24. Make a police report. Consider getting a restraining order if you have been physically threatened or feel that you are in danger. Study your state’s stalking law to gain a clear understanding of what conduct constitutes an offense under the statute. You should contact an attorney or legal aid office if a restraining order becomes necessary. When filed with the court, a restraining order legally compels the harasser to stay away from you, or he/she can be arrested. Be aware that papers filed for a restraining order or police report may become public record. Put minimal amounts of information on such documents and provide only a post office box address.
Note: Some security experts warn that restraining orders sometimes lead to violence. Before obtaining a restraining order, consider your options carefully. Check out my post on restraining and protection orders for more information.
25. Be cautious about applying for a domain name. If you use your name as a Web site domain name (for example, www.janedoe.com), it will be relatively simple for potential stalkers to locate your physical address because that information is available in the domain-name databases. Check your current listing by visiting www.domainwhitepages.com. When registering a domain, look into private web registration services.
If you have an online presence for work, or are exposed to the public eye, you can also read more about how using pen names and pseudonyms can protect you.
26. Develop a safety plan. Remember, even restraining orders do not always prevent stalking from escalating into violence. Make sure friends, neighbors, and co-workers know about your situation. Show them photos of the stalker. Keep handy the phone numbers of assisting agencies. Set up easy access to a reserve of money, credit cards, medication, important papers, keys, and other valuables in case you need to leave quickly. Have a safe place in mind that you can go in an emergency. Try not to travel alone. Always vary your routes. Carry a cell phone with you. Read my 6-part series on preparing and executing a safety plan.

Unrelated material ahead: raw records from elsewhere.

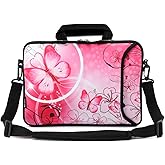 RICHEN 17 inch Laptop Shoulder Bag Carrying Case PC Cover Pouch with Handle Fits 15.6/16/17/17.3/17.4 inch Notebook (16-17.3 inch, Pink Butterfly)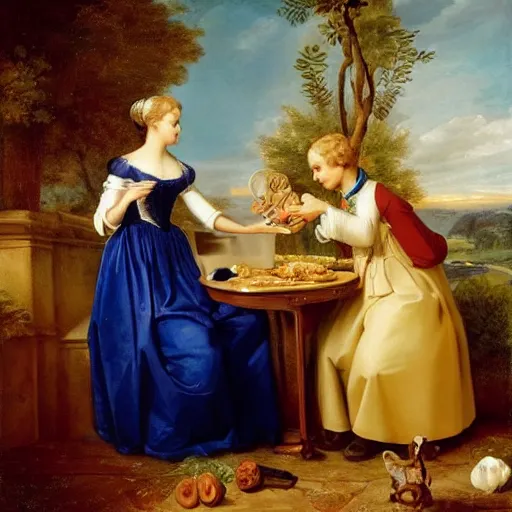 Prompt: by pietro antonio rotari, by cassius marcellus coolidge elaborate mac and cheese, lapis lazuli. a beautiful print. every conversation between friends or lovers creates its own easy or awkward rhythms, hidden talk that runs like a subterranean river under even the most banal exchange.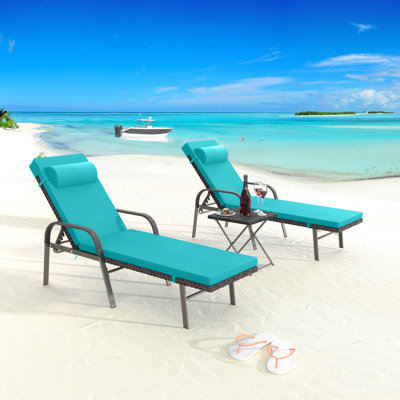 3-Piece All-Weather HDPE Wicker Chaise Lounge Set with Six-Position Adjustable Back & High-Resilience Foam Cushions by Latitude Run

27. Password-protect all accounts, even your utilities. A stalker may try to transfer funds out of your bank account, cancel your credit cards or even cancel phone, electric or water service. Protect yourself by having hard-to-crack passwords on all of your accounts.
28. For your own protection, carry pepper spray or a weapon you can use effectively in self-defence.
29. Get a mobile phone if you do not already have one.
30. Carry a digital or video camera. This could be a feature that is already installed on your cell phone.
31. Never verify anything like your home address over the phone.